**Reading text**
****
Your family dog understood Italian.
Every Sunday afternoon of your childhood was spent visiting your
grandparents and extended family.
You've experienced the phenomena of 150 people fitting into 50 square
feet of yard during a family cookout.
You were surprised to discover the FDA recommends you eat three meals a
day, not seven.
You ate pasta for dinner at least three times a week, and every Sunday.
You grew up thinking no fruit or vegetable had a fixed price and that
the price of everything was negotiable through haggling.
You watched Lawrence Welk and Ed Sullivan every Sunday night.
You were as tall as your grandmother by the age of seven.
You thought everyone's last name ended in a vowel.
You thought nylons were supposed to be worn rolled to the ankles.
You were surprised to find out that wine was actually sold in stores.
You never ate meat on Christmas Eve or any Friday for that matter.
You ate your salad after the main course.
You thought Catholic was the only religion in the world.
You were hit at least once with a wooden spoon.
You thought every meal had to be eaten with a hunk of bread in  your
left hand.
You learned to play bocce before you went to school.
You can understand Italian but you can't speak it.
You have at least one relative who came over on the boat.
You grew up calling the bathroom the baccaussa. And you only had one.
You were surprised to learn most kitchen utensils had another name which
didn't end in a vowel.
All of your uncles fought in a World War.
You have at least one relative who wore a black dress every day for an
entire year after a funeral.
****
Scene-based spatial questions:
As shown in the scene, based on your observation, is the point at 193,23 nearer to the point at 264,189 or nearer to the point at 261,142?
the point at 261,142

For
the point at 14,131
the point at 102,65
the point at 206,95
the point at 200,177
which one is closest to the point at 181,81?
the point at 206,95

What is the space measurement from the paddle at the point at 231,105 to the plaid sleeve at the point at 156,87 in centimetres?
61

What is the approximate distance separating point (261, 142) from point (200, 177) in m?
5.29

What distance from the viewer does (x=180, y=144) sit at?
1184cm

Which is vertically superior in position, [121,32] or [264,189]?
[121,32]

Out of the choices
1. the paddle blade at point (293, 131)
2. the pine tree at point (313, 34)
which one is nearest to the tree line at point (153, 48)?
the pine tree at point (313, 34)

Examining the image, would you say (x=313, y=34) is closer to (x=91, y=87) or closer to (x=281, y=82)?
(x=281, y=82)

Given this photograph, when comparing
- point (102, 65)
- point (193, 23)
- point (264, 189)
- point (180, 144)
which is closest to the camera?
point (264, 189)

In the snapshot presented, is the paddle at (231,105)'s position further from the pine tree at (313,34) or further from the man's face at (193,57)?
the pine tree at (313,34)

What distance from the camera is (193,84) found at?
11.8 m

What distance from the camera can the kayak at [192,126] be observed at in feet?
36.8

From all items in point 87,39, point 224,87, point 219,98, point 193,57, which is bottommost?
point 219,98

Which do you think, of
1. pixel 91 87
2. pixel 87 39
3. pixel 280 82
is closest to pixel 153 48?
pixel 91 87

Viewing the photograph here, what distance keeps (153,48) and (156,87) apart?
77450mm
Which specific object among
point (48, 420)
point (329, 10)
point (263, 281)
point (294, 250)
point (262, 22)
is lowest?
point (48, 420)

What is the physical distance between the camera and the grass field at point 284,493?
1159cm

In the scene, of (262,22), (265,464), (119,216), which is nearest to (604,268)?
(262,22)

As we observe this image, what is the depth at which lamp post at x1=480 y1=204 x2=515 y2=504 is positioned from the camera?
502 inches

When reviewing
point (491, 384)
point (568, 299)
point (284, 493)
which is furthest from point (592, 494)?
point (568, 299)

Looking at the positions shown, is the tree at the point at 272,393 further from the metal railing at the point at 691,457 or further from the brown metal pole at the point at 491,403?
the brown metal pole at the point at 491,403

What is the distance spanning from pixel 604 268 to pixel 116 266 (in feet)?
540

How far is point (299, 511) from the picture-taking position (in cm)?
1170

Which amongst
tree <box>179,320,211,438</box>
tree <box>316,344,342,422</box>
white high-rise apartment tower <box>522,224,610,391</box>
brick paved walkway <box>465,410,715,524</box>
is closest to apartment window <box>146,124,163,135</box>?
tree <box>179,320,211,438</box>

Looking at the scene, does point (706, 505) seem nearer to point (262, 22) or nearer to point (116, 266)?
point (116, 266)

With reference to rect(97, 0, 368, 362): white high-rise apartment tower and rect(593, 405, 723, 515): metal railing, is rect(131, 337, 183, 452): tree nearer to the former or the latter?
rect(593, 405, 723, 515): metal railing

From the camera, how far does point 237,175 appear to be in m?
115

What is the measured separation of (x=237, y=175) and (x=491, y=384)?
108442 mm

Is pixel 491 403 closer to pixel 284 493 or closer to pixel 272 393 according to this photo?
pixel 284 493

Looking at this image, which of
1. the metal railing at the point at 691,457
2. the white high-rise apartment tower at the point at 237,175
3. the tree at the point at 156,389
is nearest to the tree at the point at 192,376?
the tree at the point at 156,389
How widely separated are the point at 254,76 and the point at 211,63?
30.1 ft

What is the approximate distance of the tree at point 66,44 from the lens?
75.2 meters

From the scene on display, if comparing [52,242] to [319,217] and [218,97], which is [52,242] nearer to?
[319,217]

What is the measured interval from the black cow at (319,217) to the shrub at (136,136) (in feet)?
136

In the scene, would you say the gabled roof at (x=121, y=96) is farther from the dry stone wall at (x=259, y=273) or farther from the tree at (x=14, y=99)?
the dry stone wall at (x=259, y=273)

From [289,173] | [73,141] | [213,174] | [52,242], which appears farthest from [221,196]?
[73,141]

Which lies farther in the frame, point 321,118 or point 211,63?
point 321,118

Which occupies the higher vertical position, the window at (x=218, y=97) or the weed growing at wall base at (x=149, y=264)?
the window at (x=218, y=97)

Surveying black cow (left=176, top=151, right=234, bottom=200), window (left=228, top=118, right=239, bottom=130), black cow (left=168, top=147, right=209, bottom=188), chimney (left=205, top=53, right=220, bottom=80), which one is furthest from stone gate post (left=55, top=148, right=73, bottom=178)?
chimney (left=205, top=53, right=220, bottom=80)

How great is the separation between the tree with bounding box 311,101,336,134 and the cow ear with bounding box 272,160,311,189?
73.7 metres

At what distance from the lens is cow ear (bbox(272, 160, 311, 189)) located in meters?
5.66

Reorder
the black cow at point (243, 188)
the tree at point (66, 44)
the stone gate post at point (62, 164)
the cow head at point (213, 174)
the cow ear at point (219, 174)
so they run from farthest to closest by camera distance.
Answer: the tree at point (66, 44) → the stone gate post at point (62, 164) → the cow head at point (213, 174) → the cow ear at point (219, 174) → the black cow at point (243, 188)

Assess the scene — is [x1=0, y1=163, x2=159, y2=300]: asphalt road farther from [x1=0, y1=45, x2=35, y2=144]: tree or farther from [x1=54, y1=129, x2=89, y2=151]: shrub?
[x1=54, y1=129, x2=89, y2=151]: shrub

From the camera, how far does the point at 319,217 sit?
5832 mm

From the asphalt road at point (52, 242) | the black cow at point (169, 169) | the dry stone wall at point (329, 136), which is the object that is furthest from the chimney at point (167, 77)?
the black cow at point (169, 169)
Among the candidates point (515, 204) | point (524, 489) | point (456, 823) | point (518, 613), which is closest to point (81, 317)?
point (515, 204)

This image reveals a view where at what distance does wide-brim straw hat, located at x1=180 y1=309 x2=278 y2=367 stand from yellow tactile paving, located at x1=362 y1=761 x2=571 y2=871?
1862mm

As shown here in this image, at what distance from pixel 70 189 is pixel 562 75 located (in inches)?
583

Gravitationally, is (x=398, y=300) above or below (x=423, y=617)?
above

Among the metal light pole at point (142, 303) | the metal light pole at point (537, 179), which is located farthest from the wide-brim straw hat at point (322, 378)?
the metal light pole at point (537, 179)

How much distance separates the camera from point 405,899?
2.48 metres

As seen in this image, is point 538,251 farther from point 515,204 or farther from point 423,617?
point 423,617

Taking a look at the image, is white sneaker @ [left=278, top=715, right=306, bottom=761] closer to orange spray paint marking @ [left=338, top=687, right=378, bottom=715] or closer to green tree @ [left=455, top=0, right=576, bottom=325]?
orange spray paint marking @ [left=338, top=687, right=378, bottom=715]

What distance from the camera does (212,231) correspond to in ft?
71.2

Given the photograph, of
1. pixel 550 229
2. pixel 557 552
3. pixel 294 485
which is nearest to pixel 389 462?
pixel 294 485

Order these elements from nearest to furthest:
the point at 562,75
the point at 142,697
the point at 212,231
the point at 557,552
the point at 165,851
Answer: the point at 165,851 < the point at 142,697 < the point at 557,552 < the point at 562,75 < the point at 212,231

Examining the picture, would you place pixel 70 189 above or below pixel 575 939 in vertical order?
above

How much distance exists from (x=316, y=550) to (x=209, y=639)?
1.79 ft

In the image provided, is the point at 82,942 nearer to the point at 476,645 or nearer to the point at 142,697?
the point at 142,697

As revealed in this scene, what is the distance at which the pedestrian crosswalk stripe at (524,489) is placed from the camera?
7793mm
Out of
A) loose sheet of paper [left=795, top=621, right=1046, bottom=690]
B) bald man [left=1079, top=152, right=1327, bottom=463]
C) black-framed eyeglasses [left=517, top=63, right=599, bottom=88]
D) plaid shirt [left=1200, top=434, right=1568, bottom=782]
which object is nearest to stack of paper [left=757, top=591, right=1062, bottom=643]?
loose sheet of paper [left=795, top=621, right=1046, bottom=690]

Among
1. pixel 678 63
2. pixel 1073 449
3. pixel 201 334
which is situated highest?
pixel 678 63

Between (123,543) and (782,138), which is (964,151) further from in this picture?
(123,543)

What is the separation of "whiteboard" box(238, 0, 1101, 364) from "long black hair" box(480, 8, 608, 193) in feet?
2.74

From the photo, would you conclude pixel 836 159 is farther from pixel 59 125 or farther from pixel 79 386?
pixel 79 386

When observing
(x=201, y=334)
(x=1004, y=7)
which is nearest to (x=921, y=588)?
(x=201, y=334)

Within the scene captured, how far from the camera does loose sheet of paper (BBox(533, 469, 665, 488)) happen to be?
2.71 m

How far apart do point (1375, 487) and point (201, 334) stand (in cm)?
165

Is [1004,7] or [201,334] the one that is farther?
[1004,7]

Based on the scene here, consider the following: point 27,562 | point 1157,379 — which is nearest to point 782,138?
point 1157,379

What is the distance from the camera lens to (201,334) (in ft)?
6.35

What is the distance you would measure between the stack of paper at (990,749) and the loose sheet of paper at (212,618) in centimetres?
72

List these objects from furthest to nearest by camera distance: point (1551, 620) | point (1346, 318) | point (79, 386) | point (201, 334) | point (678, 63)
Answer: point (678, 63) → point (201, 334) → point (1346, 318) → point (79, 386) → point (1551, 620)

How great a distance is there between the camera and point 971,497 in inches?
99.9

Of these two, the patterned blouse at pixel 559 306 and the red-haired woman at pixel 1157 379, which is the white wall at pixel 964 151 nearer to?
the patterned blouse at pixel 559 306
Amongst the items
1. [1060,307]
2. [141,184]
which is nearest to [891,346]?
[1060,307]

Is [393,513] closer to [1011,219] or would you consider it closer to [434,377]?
****
**Written exercise 1**
According to the list about growing up in an Italian family, when did you eat your salad?
**Written exercise 2**
Extend the list about growing up in an Italian family with several more lines in the same style.

**Expected answer 1**
After the main course.

**Expected answer 2**
You have relatives who aren't really your relatives.
You have relatives you don't speak to.
You drank wine as a teenager.
You grew up in a house with a yard that didn't have one patch of dirt
that didn't have a flower or a vegetable growing out of it.
Your grandparent's furniture was as comfortable as sitting on plastic.
What!!! You were sitting on plastic.
You thought that talking loud was normal.
You thought cookies and the Tarantella were common at all weddings.
You thought everyone got pinched on the cheeks and had money stuffed in
their pockets by their relatives.
Your mother is overly protective of the males in the family, no matter
what their age.
Every lunch meat you ate ended in a vowel.
There was a crucifix in every room of the house including the cellar.
There was a saint somewhere in the yard.
Boys didn't do house work because it was women's work.
You couldn't date a boy without getting approval from your father.
You know what lemon ice is.
You called pasta "macaroni".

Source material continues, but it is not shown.